- [Brief 1] Reproduce the passage of the Lebanese telecom article starting at "In a statement" and ending at "is not approved.".
- [Brief 2] In the Lebanese telecom article, on what day and date did Corm issue his statement about the draft decree?

The Lebanese government has just approved two disastrous decisions, proposed by the Minister of Communications, Johnny Corm, that will further burden hundreds of thousands of mobile holders. The first is to raise telecom prices to Sayrafa rates, which would triple or quadruple the current prices, making it roughly 1/6th the minimum wage, while the second entails completely terminating the 2G network, and parts of the 3G network, to cut costs amid “the imminent collapse of the telecommunications sector.”
Corm claims that this would prevent “squandering resources.” The Ministry of Telecommunications and the government had ample time to reduce exaggerated expenses and costs, implement governance in job recruiting, and seek alternative solutions, such as “National Roaming,” but none of these measures were taken, and instead, network subscribers now have to pay the price for their inaction.
In a statement issued on Thursday, May 19, Corm said that he had prepared a draft decree for the tariff of internet and cellular services. He warned that he would hold the Council of Ministers responsible for the network’s collapse if the decree is not approved.

(Spatial question entries)
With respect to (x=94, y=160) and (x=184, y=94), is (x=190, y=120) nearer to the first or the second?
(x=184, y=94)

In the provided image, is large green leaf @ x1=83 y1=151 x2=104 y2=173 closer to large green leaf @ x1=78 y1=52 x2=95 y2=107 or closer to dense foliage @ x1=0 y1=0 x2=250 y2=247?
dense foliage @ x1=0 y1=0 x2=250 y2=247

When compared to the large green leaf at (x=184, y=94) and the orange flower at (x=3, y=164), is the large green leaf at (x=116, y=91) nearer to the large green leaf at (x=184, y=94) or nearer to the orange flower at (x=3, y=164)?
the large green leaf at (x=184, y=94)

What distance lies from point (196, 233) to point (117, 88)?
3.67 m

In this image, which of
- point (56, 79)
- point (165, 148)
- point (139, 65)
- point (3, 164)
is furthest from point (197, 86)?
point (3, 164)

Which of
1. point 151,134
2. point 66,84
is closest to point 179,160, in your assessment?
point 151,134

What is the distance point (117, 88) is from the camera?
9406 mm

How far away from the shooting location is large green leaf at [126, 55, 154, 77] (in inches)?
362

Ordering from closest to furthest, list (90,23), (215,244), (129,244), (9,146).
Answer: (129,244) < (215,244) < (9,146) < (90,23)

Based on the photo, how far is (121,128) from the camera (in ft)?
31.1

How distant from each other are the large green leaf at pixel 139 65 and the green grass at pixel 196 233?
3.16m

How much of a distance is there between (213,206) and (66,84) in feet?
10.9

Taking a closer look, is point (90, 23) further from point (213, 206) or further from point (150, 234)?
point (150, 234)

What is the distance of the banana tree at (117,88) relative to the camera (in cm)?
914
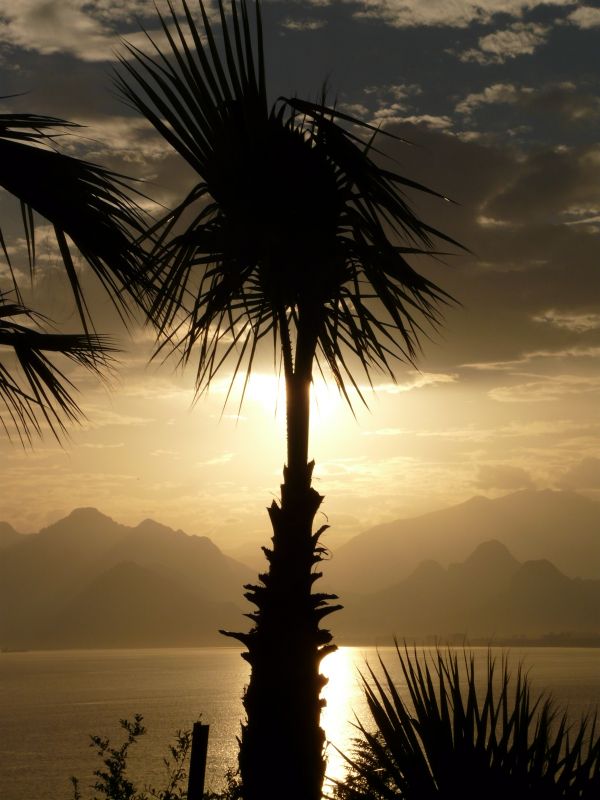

- [Right answer 1]
In a statement issued on Thursday, May 19, Corm said that he had prepared a draft decree for the tariff of internet and cellular services. He warned that he would hold the Council of Ministers responsible for the network’s collapse if the decree is not approved.

- [Right answer 2] Thursday, May 19.